* **Problem**
Which lines of the listing below contain the string "rule", with case counting? Copy out every such line.

* **Data excerpts**
┄┄┄┄┄┄

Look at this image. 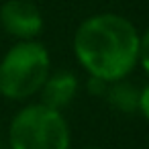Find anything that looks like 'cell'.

┄┄┄┄┄┄

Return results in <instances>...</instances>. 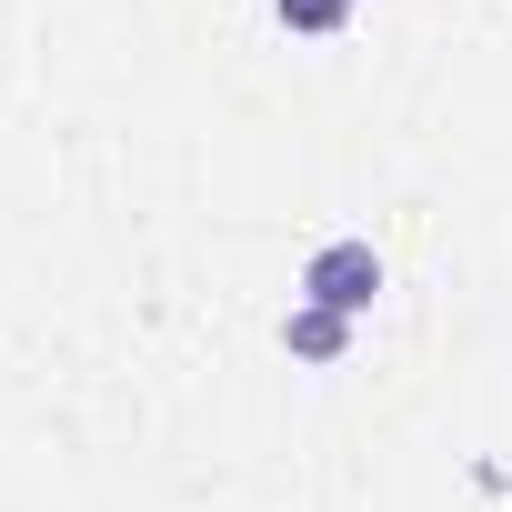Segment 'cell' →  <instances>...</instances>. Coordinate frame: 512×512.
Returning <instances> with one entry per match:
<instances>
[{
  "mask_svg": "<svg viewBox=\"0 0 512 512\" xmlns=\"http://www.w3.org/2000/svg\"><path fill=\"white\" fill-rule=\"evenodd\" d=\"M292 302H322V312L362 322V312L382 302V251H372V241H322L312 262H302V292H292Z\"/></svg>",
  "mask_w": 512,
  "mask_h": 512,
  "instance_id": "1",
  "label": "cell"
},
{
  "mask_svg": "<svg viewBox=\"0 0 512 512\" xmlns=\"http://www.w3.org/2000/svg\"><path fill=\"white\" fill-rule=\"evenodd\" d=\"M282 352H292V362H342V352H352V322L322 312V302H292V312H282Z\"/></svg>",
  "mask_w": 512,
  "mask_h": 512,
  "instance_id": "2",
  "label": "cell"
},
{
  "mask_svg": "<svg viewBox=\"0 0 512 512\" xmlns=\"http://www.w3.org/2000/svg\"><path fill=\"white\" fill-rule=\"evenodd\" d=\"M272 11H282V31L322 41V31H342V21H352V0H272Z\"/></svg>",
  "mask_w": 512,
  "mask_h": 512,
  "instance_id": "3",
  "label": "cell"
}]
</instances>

┄┄┄┄┄┄

* **Response to the task**
  "mask_svg": "<svg viewBox=\"0 0 512 512\" xmlns=\"http://www.w3.org/2000/svg\"><path fill=\"white\" fill-rule=\"evenodd\" d=\"M292 302H322V312L362 322V312L382 302V251H372V241H322L312 262H302V292H292Z\"/></svg>",
  "mask_svg": "<svg viewBox=\"0 0 512 512\" xmlns=\"http://www.w3.org/2000/svg\"><path fill=\"white\" fill-rule=\"evenodd\" d=\"M282 352H292V362H342V352H352V322L322 312V302H292V312H282Z\"/></svg>",
  "mask_svg": "<svg viewBox=\"0 0 512 512\" xmlns=\"http://www.w3.org/2000/svg\"><path fill=\"white\" fill-rule=\"evenodd\" d=\"M272 11H282V31L322 41V31H342V21H352V0H272Z\"/></svg>",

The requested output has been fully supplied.